One recent visitor from Ireland said to me, after spending 4 days in Orvieto, and while gazing at it across a valley from a restaurant in the hills, “What the heck is the marketing department of the town of Orvieto doing? This town is phenomenal, and I’d never heard of it.”
And here is the dichotomy that we the residents of Orvieto face. We want to protect it, we want to keep it a secret, but we also are brimming with pride at the beauty and authenticity of our city of Orvieto, such that we want to share it. Will we be able to do all of that and maintain Orvieto’s special character? This remains to be seen.
Orvieto’s Carta Unica is a fantastic option for about 25 euros that give you access to the 9 important sites in Orvieto. I mention this because sometimes people don’t know exactly what there is to do in Orvieto other than see the Duomo. The Carta Unica offers the Duomo, St Patrick’s well, the Torre del Moro (tower with fantastic views), all three Museums, the Etruscan tombs, a second Well (Pozzo della Cava), and Orvieto Underground. It would be near impossible for anyone to do all of this in one day, but I did see someone do all 9 sites over the course of 4 days.
More often, however, visitors to Orvieto hit 2-4 of the 9 main sites, and then get distracted – justifiably so – by the shops, bars, cafes, and simply strolling through the pedestrian-friendly town.
Below are a few ideas for itineraries that include Orvieto for travelers who have already seen the big cities of Italy (Rome/Florence/Venice)
For someone interested in hiking, biking, wineries, small towns – 5 nights based in Orvieto
- Day one – land in Rome and transfer via car/train to Orvieto. Relax and settle into the Palazzo. Perhaps an easy 5 minute walk into town to look around
- Day two – explore three of the main highlights of Orvieto: The Duomo inside and outside, St. Patrick’s Well, and the Torre del Moro.

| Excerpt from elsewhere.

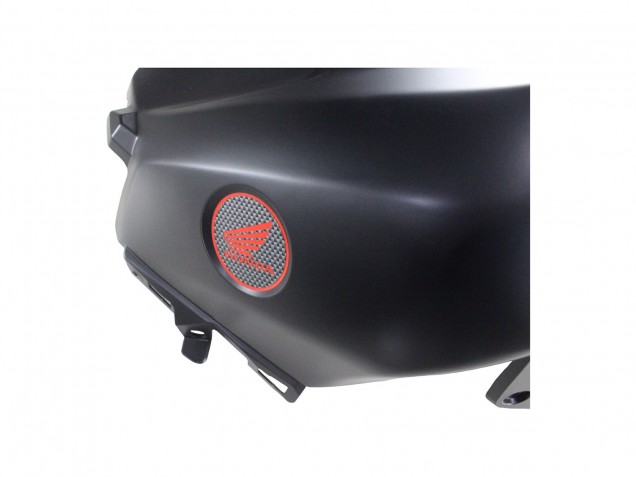 Erschwingliche Honda CBR600RR Motorrad Verkleidung 2013-2023 - Matt Schwarz Rot Aufkleber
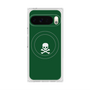 Premium Square Case with Pixelsnap［ Skull - Green ］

- Day three – half day trip to a local winery 15-30 minutes away for a tour and tasting
- Day four – Morning 5k around the Anello della Rupe (1-1.5 hours) https://www.orvietoviva.com/en/anello-della-rupe/. 1-2 hours of Etruscan Museums before lunch. Orvieto Underground tour and Etruscan tombs in the afternoon
- Day five – day trip to Bolsena town on Bolsena lake, just 30 minutes away. Bolsena is a volcanic, spring fed lake with crystal clear waters. There is plenty to do in the town as well as boats that take you to the islands.
- Day 6 depart Orvieto
For someone interested in hiking, biking, wineries, small towns – 9 nights based in Orvieto
Same as above but adding:
- Day 6 – 5k around the Rupe again, and relaxing day of exploring on your own Orvieto
- Day 7 – day trip with e-biking, lunch, and truffle hunting in a charming small town 45 minutes from Orvieto
- Day 8 – day trip to San Casciano, which offers a delightful small town feel, wonderful dining, and also authentic spring fed thermal waters at Fonteverde. 45 minutes from Orvieto
- Day 9 – day trip to Civita di Bagnoregio, 30 minutes, famous and very interesting town known as the “The Dying City” as the only way to reach it is by footbridge.
- Day 10 – depart Orvieto for Rome and flight home
Lodging is best chosen in the heart of Orvieto, where you can stay somewhere like Palazzo Misciattelli just a few minutes on foot from restaurants, shops, cafes, and bars.